Only to give to such as have an incapacity.

    My faith I give to Roman Catholics;

    All my good works unto the Schismatics

    Of Amsterdam; my best civility

    And courtship to an University;

    My modesty I give to soldiers bare;

       My patience let gamesters share:

   Thou, Love, taught’st me, by making me

    Love her that holds my love disparity,

Only to give to those that count my gifts indignity.
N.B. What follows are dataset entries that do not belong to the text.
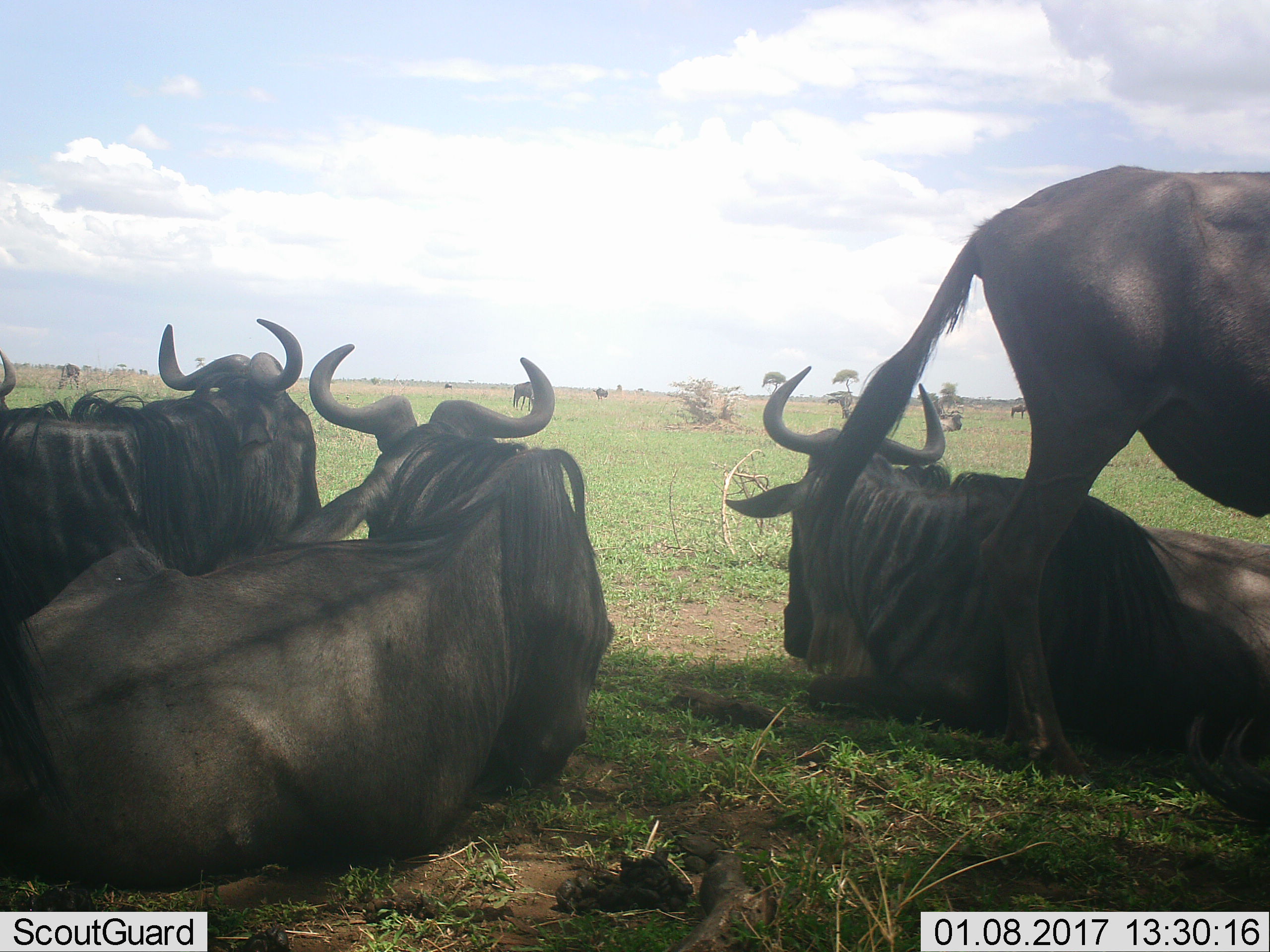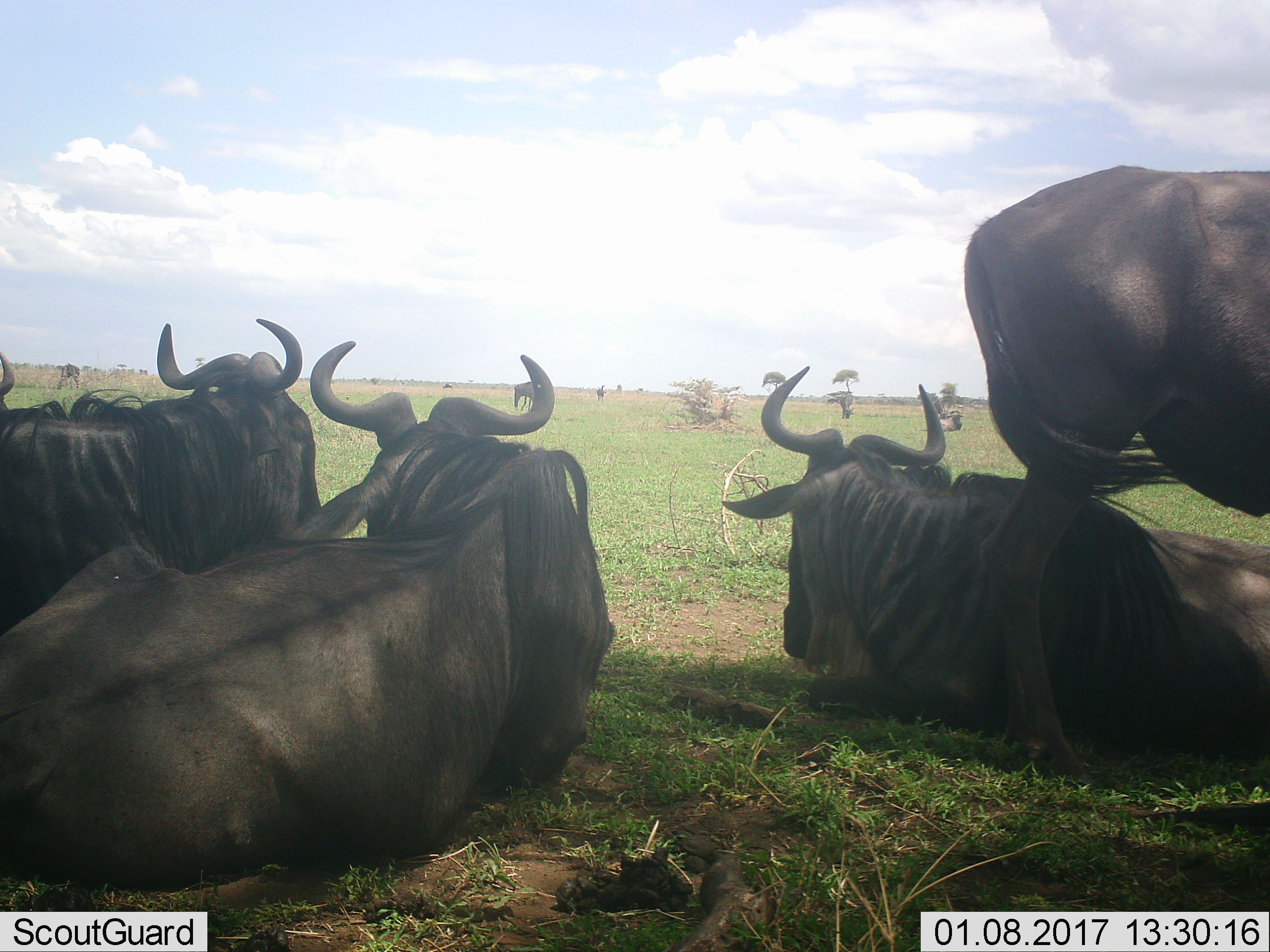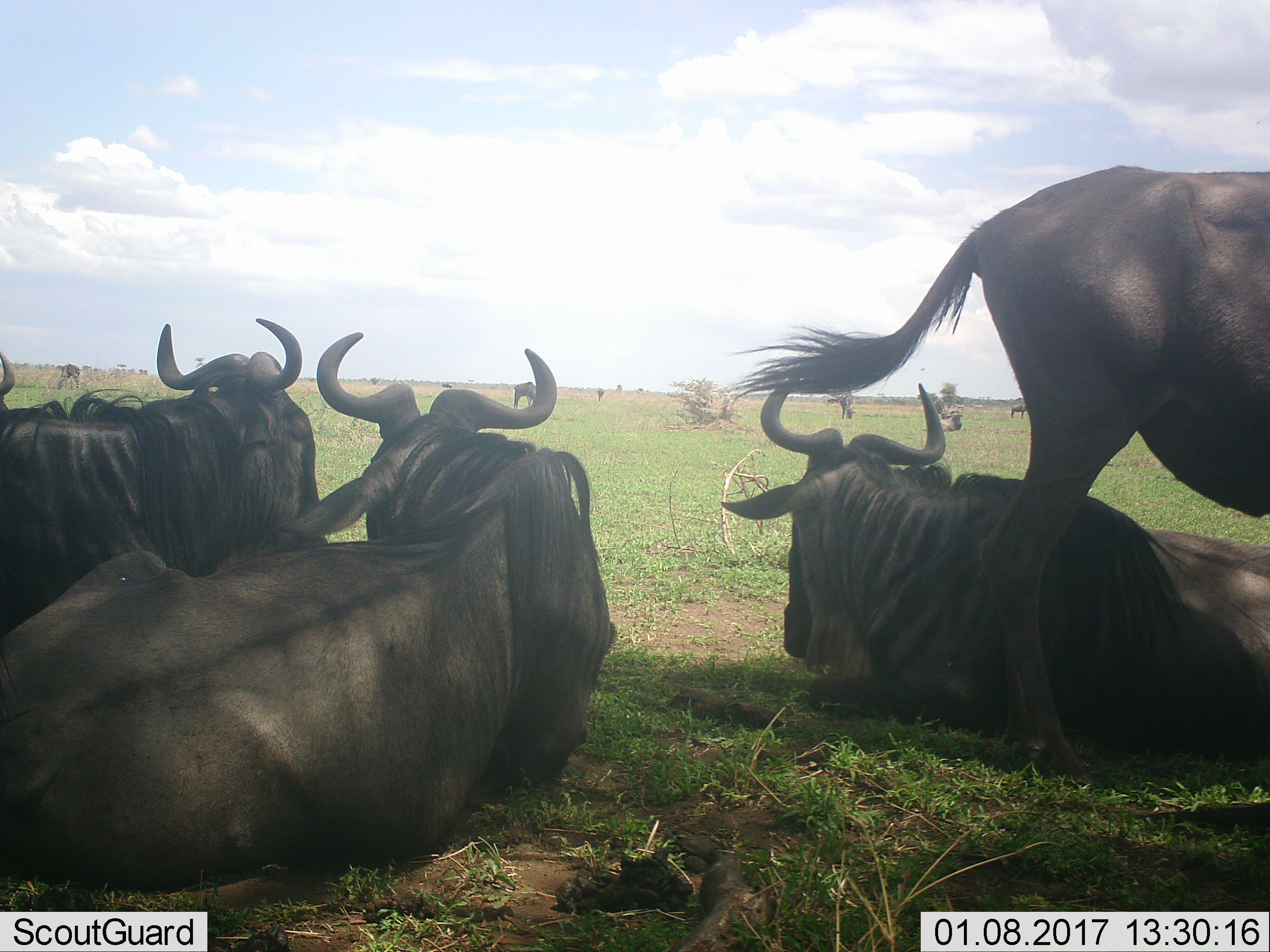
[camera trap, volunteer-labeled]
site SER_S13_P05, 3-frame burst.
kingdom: Animalia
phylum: Chordata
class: Mammalia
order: Artiodactyla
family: Bovidae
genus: Connochaetes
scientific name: Connochaetes taurinus taurinus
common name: blue wildebeest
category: wildebeestblue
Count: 5.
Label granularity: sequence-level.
    I give my reputation to those

    Which were my friends; mine industry to foes;

    To schoolmen I bequeath my doubtfulness;

    My sickness to physicians, or excess;

    To nature all that I in rhyme have writ;

       And to my company my wit:

   Thou, Love, by making me adore

    Her, who begot this love in me before,

Taught’st me to make, as though I gave, when I do but restore.

    To him for whom the passing-bell next tolls,

    I give my physic books; my written rolls

    Of moral counsels I to Bedlam give;

    My brazen medals unto them which live

    In want of bread; to them which pass among

       All foreigners, mine English tongue:

   Though, Love, by making me love one

    Who thinks her friendship a fit portion

For younger lovers, dost my gifts thus disproportion.
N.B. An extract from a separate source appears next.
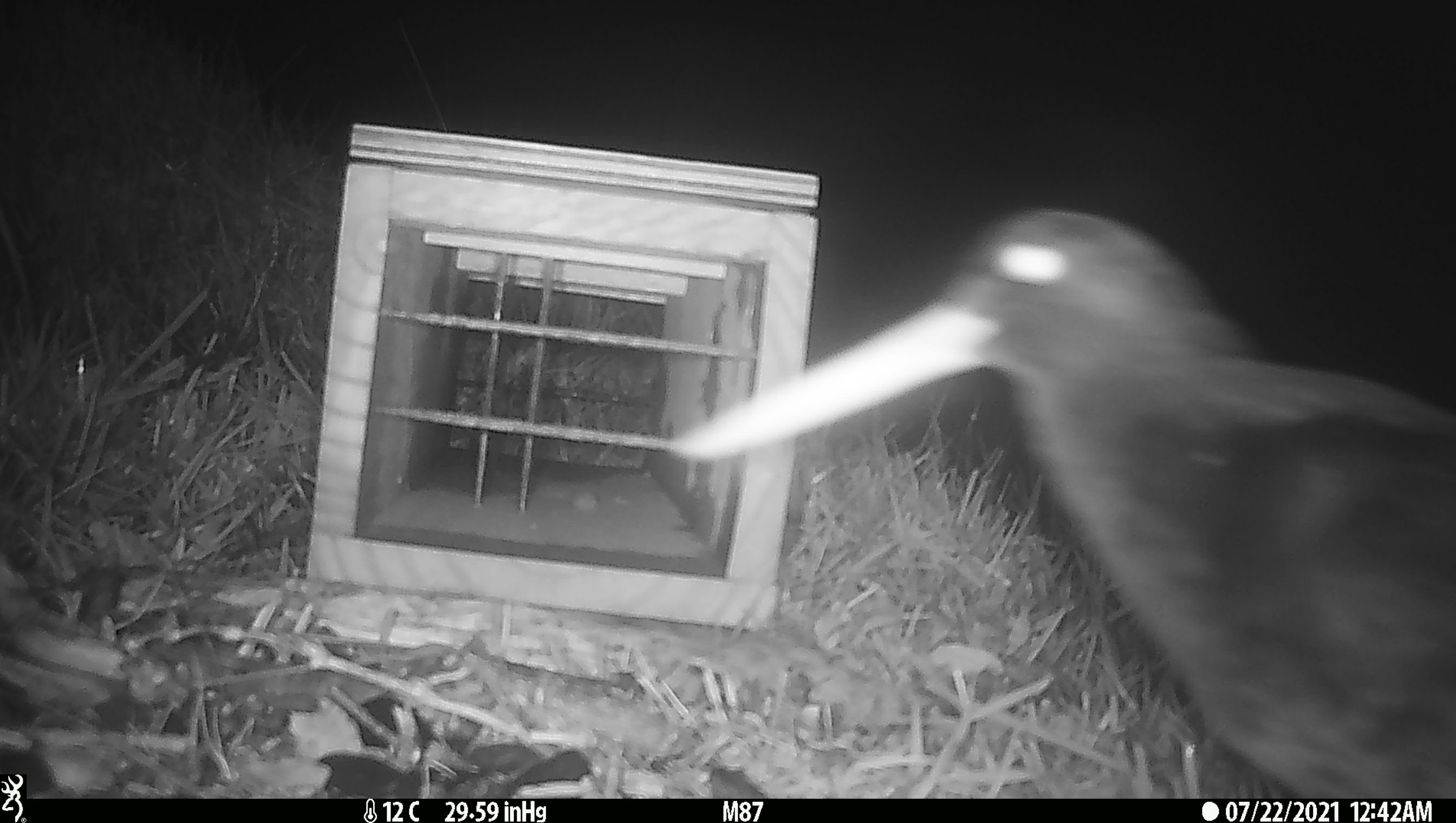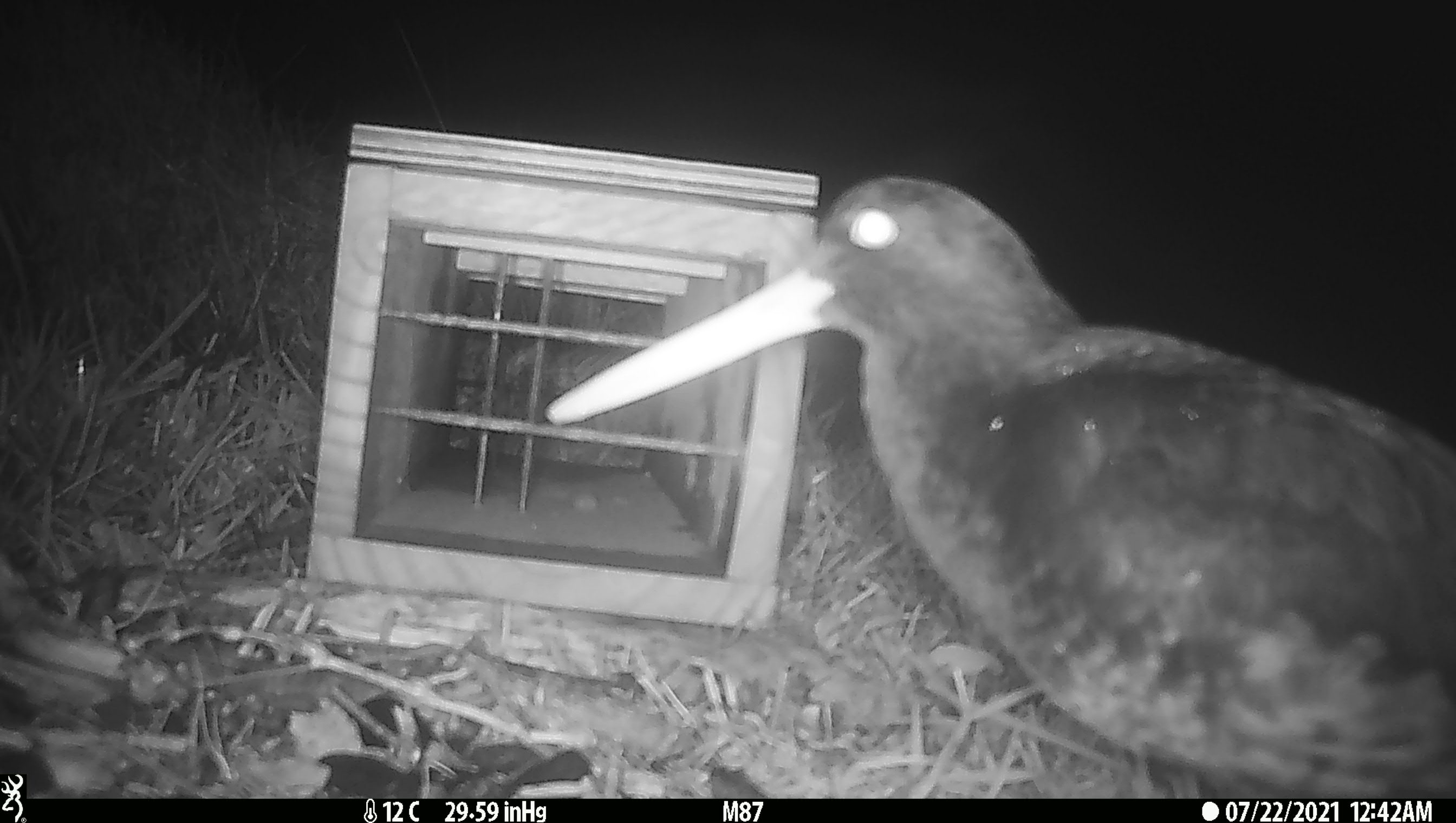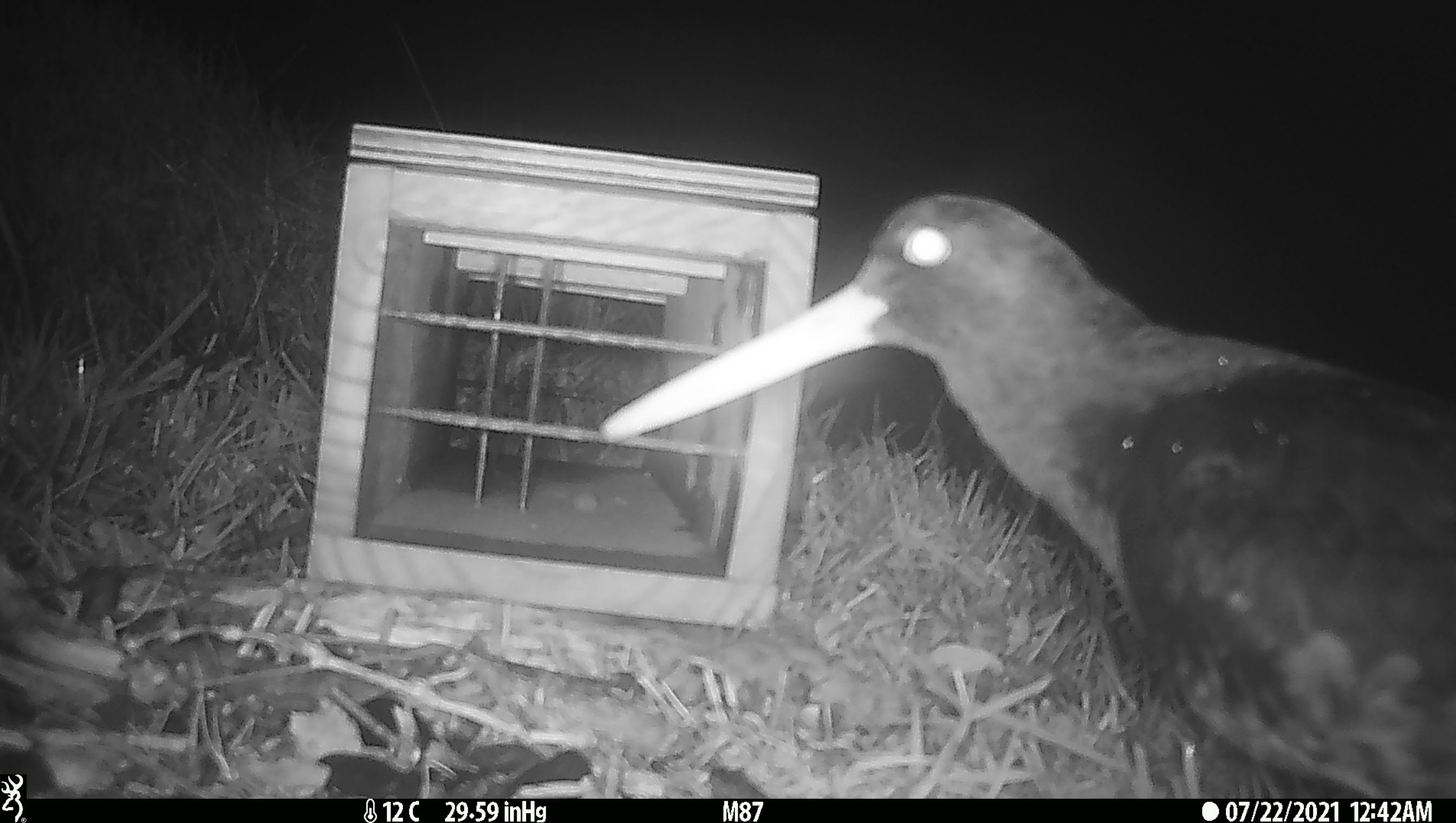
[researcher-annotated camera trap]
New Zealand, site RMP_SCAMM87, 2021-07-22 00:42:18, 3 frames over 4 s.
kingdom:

    Therefore I’ll give no more, but I’ll undo

    The world by dying, because love dies too.

    Then all your beauties will be no more worth

    Than gold in mines, where none doth draw it forth;

    And all your graces no more use shall have,

       Than a sun-dial in a grave:

   Thou, Love, taught’st me by making me

    Love her who doth neglect both me and thee,

To invent, and practise this one way, to annihilate all three.

THE FUNERAL.

WHOEVER comes to shroud me, do not harm,

     Nor question much,

That subtle wreath of hair, which crowns my arm;

The mystery, the sign, you must not touch;

     For ‘tis my outward soul,

Viceroy to that, which then to heaven being gone,

     Will leave this to control

And keep these limbs, her provinces, from dissolution.

For if the sinewy thread my brain lets fall

     Through every part

Can tie those parts, and make me one of all,

Those hairs which upward grew, and strength and art

     Have from a better brain,

Can better do ‘t; except she meant that I

     By this should know my pain,

As prisoners then are manacled, when they’re condemn’d to die.